In Happy Home Designer, you play one of Tom Nook’s employees.
And then there’s the wonderful Isabelle, in charge of providing you with facility jobs as part of the town improvements.
I’m apparently the only one doing any real work in an office staffed by lovable slackers. Before you know it, you’ll be pondering the aesthetic implications of a chaise lounge, obsessively heightening the dilapidated ambience of your haunted house, or toppling into existential despair as you debate adding another sofa to your project – just in case the entirely fictional Kabuki might want more than two friends around for tea. If you impress them with your design savvy, they’ll even ask you to help redesign the school, hospital or Department Store to help build up the town. Satisfying even these meager requirements is generally enough to please a client, but chances are if you’re playing HHD you’re not about to skimp on the interior design elements! Engage your preferred new neighbor by pressing the A button, and you’ll both head inside for a more formal consultation. After seeing to your various administrative duties, you end each day by writing a report. So if Isabelle says she will see you tomorrow, it can be in five minutes if you want it to be. It’s also the first game to make use of the new amiibo cards, unlocking new characters to come visit and design for. The dismal news? Well, it provides a large amount to do using that “pace” I noted.

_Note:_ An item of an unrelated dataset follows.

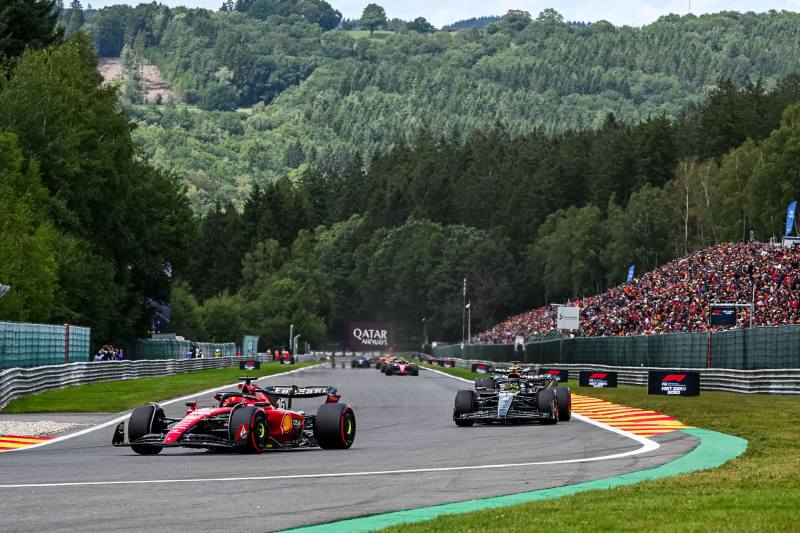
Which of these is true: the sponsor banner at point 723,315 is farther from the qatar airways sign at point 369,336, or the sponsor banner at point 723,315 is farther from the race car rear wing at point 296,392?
the qatar airways sign at point 369,336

The reason for this is obvious: you can’t exactly tell a child how terribly they’ve done. Select an item and click and drag it to wherever you want.

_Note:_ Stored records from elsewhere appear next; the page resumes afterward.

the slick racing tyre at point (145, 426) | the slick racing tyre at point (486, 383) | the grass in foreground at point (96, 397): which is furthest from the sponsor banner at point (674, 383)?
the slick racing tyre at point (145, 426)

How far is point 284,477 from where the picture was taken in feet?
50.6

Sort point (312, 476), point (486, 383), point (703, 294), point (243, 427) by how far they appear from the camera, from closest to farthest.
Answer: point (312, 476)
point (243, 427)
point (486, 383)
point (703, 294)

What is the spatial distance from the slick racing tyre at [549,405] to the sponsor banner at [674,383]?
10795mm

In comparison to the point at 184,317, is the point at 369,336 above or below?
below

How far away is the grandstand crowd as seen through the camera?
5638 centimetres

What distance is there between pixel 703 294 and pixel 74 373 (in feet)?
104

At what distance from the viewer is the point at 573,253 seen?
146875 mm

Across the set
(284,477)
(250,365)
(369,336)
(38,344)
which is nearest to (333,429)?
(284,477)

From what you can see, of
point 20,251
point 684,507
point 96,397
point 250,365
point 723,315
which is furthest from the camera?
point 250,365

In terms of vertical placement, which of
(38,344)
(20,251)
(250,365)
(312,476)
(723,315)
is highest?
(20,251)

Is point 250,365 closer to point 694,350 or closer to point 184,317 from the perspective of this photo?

Worse of all, the entire open field is absent-all you can do is explore the plaza-so the idea that you’re creating a full town is an illusion that’s easily broken. Far from being the stripped-back, amiibo-card-pushing cash-in that many feared, Happy Home Designer is generous with its tools, slowly expanding its initial focus on furniture-shifting to include nearly everything a budding interior designer might need.
The item catalog is impressive and widens as you complete each client’s request.

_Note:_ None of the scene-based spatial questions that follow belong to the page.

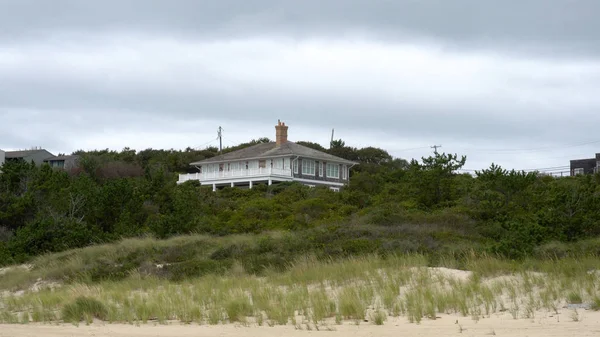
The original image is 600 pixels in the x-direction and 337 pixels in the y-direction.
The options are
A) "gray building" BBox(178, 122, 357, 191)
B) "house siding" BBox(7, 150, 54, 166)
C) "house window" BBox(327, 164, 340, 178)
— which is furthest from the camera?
"house siding" BBox(7, 150, 54, 166)

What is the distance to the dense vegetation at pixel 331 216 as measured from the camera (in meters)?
23.5

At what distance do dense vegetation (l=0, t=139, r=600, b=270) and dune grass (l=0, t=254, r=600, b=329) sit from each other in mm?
2709

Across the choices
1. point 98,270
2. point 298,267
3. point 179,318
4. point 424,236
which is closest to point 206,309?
point 179,318

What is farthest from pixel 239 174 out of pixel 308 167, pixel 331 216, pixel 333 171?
pixel 331 216

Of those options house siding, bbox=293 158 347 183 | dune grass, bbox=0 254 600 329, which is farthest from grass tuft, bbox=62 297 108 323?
house siding, bbox=293 158 347 183

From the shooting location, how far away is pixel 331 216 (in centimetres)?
3728

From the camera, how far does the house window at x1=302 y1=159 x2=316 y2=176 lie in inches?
2376

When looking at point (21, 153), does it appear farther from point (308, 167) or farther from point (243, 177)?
point (308, 167)

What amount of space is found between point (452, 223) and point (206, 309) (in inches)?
662

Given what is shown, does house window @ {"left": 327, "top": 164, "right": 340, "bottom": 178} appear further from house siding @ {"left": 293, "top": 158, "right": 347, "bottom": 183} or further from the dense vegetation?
the dense vegetation

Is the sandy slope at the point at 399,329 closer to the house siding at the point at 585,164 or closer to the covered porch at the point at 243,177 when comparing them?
the covered porch at the point at 243,177

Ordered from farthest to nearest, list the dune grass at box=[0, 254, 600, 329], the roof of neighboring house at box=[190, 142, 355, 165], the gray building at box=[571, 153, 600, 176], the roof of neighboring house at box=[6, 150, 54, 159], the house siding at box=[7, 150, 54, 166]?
the roof of neighboring house at box=[6, 150, 54, 159] → the house siding at box=[7, 150, 54, 166] → the gray building at box=[571, 153, 600, 176] → the roof of neighboring house at box=[190, 142, 355, 165] → the dune grass at box=[0, 254, 600, 329]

A new 3DS-exclusive entry in Nintendo’s Animal Crossing series heads up this week’s eShop update, accompanying newly released digital titles like Extreme Exorcism and Beatbuddy. But there are more items to tinker with in Happy Home Designer, and more places to put them. You are essentially guided to tailor your design, including appliances and furniture, to their wishes. For instance, you’ll be able to design clothes as an unlockable sewing machine becomes available. For those who simply wandered with no organised agenda and prefered to just while away the hours experiencing the world, you might find the tight reins too much to bear. While the investment has its moments (thanks especially to the fact that you can create custom designs) and it’s always cool to check out your finished product, there are several huge problems with the gameplay mechanics, making the game something much more childish than you’d expect. To some, that is going to be a large slice of handheld heaven. Some characters will only be available through Animal Crossing Amiibo Cards which are speculated to be 6 dollars per pack. This allows you to import them into your game, fulfilling their home design request, and then being able to visit with them in their home, or someone else’s. These packs will contain a collection of random cards and retail for $5.99. Completionists might have an issue with this, as one of the joys of the series is that all the content was there for you to work towards. There are folding screens and solid, opaque panels for dividing rooms, but I didn’t find them as alluring as the glass.
There are a grand total of over 300 individual villagers that you can design homes for in Animal Crossing: Happy Home Designer, but each one feels the same, from the first to the last. There are even regular, themed challenges, enabling players to battle it out for design supremacy – all of which goes some way to mitigating the rather blasé demands of offline mode. After you finish a project, you’ll get the chance to upload it on to the network immediately or save it for another time.
Thankfully there is more to the game, and while it isn’t particularly challenging, it does offer up some new pieces of gameplay to enjoy.